(WORK INSTRUCTION 1):
Retype the stretch of the cattle forum thread from "## genebo (Sep" through "set their standards.".
(WORK INSTRUCTION 2):
Extend the forum thread on purebred versus fullblood cattle, starting right after its final post.

(DOCUMENT TEXT):
# Purebred vs. Fullblood



## Pheasant283 (Mar 24, 2010)

What is the difference between Purebred & Fullblood cattle?


----------



## myersfarm (Dec 24, 2004)

no difference


----------



## SpaceCadet12364 (Apr 27, 2003)

purebred is 87.5% fullblood is 100% if you are talking angus.This one thing I don't like about them. they reg. everything.


----------



## genebo (Sep 12, 2004)

A breed association can set a standard for what can be registered as a pureblood. A full blood is 100%. That means that it's ancestry can be traced far back and they are all of the same breed of registered cattle.

In some associations, grade cattle are allowed. Crossing a fullblooded bull of the specified breed with a cow of another breed will yield a grade 5. Crossing a grade 5 cow with a fullblooded bull will then yield a grade 4. Each time a cow is crossed with a fullblooded bull, the offspring advance one grade. Once it reaches grade 1, it is allowed to be registered as a purebred. But never as a fullblood.

The US Dexter cattle registries accept only fullblood registrants. Dexter registries in other parts of the world accept purebloods. That makes US Dexters the purest seed stock. It's all up to the registry or association to set their standards.

Records excerpted from a collection
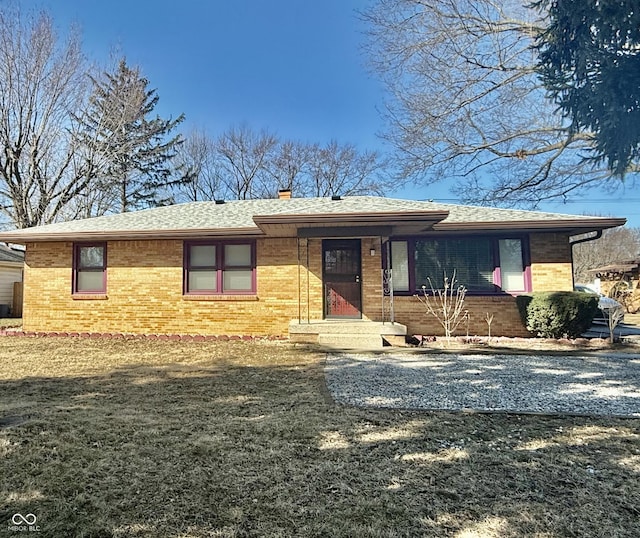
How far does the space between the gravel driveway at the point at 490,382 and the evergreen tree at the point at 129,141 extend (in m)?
17.1

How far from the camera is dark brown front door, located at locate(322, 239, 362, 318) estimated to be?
9508 mm

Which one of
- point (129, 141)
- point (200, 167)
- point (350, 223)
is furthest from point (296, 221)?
point (200, 167)

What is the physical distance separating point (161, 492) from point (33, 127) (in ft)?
62.3

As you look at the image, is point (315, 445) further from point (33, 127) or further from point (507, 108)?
point (33, 127)

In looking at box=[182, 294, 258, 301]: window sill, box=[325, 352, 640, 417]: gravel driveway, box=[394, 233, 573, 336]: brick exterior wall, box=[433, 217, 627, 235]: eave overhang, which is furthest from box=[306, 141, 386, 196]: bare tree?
box=[325, 352, 640, 417]: gravel driveway

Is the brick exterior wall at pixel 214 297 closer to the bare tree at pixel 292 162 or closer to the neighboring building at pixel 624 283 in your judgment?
the neighboring building at pixel 624 283

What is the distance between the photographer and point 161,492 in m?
2.45

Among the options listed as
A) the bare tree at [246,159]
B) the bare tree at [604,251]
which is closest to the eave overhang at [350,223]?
the bare tree at [246,159]

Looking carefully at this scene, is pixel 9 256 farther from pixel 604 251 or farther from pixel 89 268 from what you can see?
pixel 604 251

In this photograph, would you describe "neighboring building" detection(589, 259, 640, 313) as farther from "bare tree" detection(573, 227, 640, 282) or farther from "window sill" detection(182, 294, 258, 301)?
"window sill" detection(182, 294, 258, 301)

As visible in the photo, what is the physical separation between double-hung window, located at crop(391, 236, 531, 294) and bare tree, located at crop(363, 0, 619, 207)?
4.02 m

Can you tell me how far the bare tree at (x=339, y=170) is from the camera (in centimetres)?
2602

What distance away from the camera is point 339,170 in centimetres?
2622

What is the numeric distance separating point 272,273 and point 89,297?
16.1ft
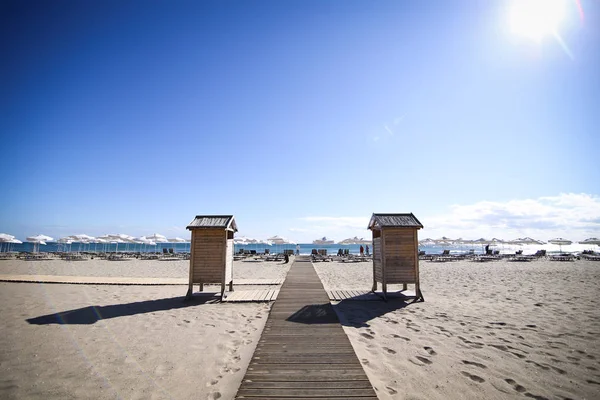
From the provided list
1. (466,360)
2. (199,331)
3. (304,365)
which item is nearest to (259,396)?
(304,365)

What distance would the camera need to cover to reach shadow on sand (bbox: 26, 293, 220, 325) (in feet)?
21.2

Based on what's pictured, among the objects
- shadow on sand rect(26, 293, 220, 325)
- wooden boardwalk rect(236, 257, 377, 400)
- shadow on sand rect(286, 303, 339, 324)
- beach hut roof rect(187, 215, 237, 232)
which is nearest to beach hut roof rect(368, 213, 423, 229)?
shadow on sand rect(286, 303, 339, 324)

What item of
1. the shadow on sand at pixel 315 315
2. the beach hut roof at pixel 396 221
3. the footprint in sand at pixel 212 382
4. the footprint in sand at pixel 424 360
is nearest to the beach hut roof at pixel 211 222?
the shadow on sand at pixel 315 315

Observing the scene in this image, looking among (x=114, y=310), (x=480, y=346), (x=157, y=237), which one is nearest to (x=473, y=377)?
(x=480, y=346)

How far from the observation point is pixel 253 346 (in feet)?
16.3

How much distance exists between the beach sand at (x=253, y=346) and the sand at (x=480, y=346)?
0.07 feet

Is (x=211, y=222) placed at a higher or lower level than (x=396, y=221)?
lower

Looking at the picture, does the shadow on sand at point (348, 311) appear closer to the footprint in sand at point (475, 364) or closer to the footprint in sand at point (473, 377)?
the footprint in sand at point (475, 364)

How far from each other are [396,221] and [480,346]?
185 inches

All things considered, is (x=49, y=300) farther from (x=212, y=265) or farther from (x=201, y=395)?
(x=201, y=395)

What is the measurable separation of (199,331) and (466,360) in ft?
16.9

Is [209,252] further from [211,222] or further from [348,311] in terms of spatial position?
[348,311]

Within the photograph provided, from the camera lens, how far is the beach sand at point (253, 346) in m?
3.62

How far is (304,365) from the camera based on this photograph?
13.7 ft
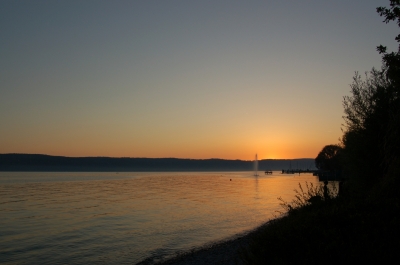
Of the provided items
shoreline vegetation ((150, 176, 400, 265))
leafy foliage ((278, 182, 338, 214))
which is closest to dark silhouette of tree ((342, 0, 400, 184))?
leafy foliage ((278, 182, 338, 214))

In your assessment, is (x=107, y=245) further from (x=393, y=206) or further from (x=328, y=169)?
(x=328, y=169)

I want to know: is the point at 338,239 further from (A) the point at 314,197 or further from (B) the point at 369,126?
(B) the point at 369,126

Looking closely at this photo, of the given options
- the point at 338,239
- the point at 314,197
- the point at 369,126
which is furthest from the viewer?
the point at 369,126

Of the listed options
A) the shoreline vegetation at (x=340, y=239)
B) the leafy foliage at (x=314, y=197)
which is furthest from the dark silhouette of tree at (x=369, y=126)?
the shoreline vegetation at (x=340, y=239)

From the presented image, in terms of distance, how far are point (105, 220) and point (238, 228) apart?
12983mm

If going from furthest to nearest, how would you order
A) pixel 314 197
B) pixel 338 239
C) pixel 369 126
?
pixel 369 126 < pixel 314 197 < pixel 338 239

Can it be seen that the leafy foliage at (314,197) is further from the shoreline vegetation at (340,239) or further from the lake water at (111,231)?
the lake water at (111,231)

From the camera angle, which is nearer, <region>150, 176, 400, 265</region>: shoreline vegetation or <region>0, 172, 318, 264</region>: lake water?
<region>150, 176, 400, 265</region>: shoreline vegetation

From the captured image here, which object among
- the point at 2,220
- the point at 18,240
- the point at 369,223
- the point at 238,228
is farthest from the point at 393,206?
the point at 2,220

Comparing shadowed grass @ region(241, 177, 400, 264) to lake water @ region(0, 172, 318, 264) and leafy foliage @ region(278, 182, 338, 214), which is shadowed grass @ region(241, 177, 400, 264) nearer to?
leafy foliage @ region(278, 182, 338, 214)

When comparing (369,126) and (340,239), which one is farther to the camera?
(369,126)

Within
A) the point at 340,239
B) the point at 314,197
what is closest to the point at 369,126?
the point at 314,197

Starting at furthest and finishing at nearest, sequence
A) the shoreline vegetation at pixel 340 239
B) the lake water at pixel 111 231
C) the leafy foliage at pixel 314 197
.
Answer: the lake water at pixel 111 231
the leafy foliage at pixel 314 197
the shoreline vegetation at pixel 340 239

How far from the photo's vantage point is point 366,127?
24344mm
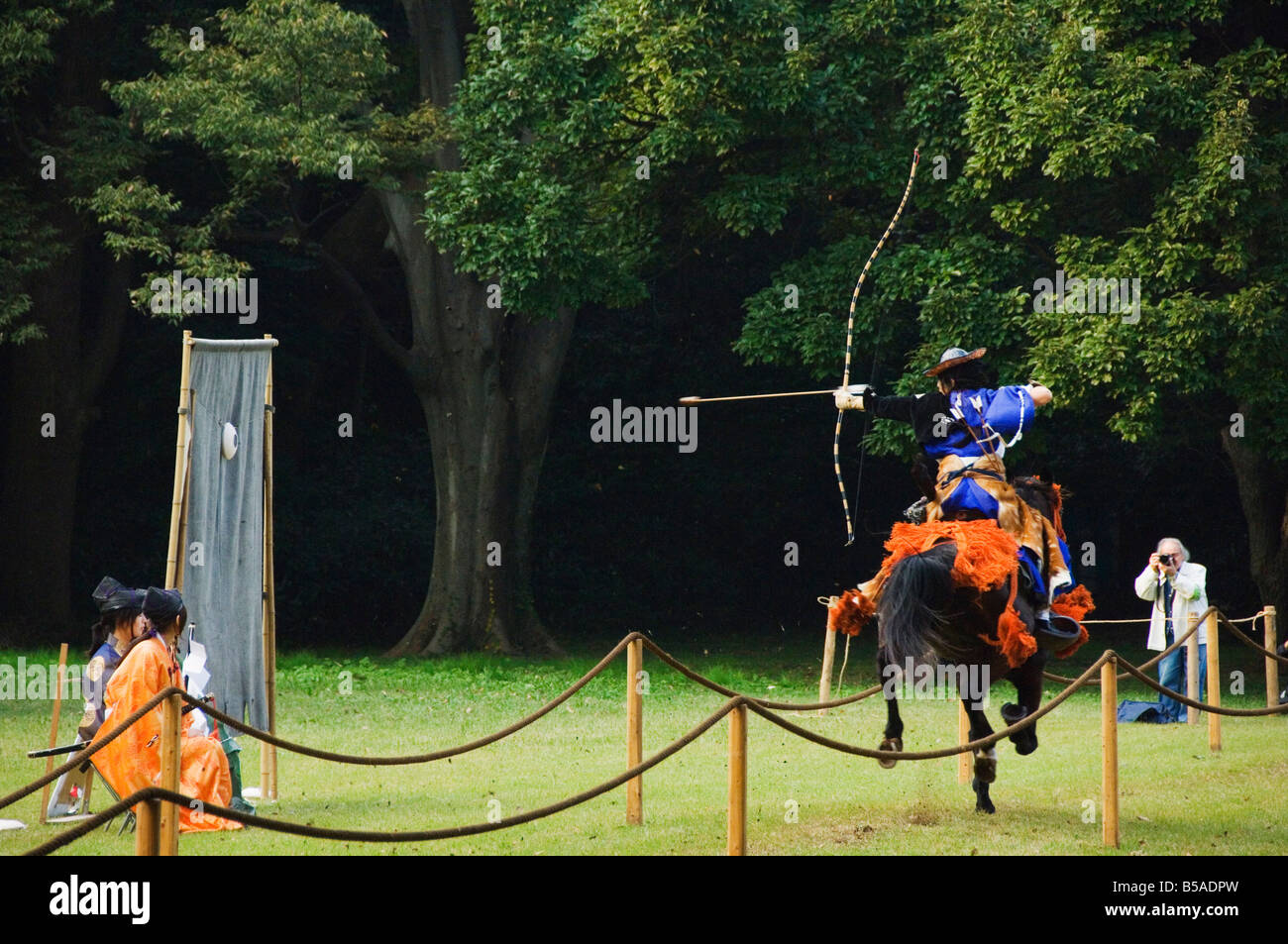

(EXERCISE ANSWER 1):
## genebo (Sep 12, 2004)

A breed association can set a standard for what can be registered as a pureblood. A full blood is 100%. That means that it's ancestry can be traced far back and they are all of the same breed of registered cattle.

In some associations, grade cattle are allowed. Crossing a fullblooded bull of the specified breed with a cow of another breed will yield a grade 5. Crossing a grade 5 cow with a fullblooded bull will then yield a grade 4. Each time a cow is crossed with a fullblooded bull, the offspring advance one grade. Once it reaches grade 1, it is allowed to be registered as a purebred. But never as a fullblood.

The US Dexter cattle registries accept only fullblood registrants. Dexter registries in other parts of the world accept purebloods. That makes US Dexters the purest seed stock. It's all up to the registry or association to set their standards.

(EXERCISE ANSWER 2):
It has no meaning for unregistered cattle. It's impossible to ascertain the degree of purity of them. Most of the cattle that pass through livestock auctions are like that. If it looks like an Angus, they call it an Angus, but it can be 1/2 something else. Or 6 other breeds, all mixed together, that produced the animal that looks like an Angus.

Why it matters is if you are breeding them. Fullblood parents are always expected to produce a calf just like the parents. Pureblood parents will usually produce a like calf. Grade cattle bred together? Your guess is as good as mine what kind of calf you'll get. It all depends upon what's hidden in the genes.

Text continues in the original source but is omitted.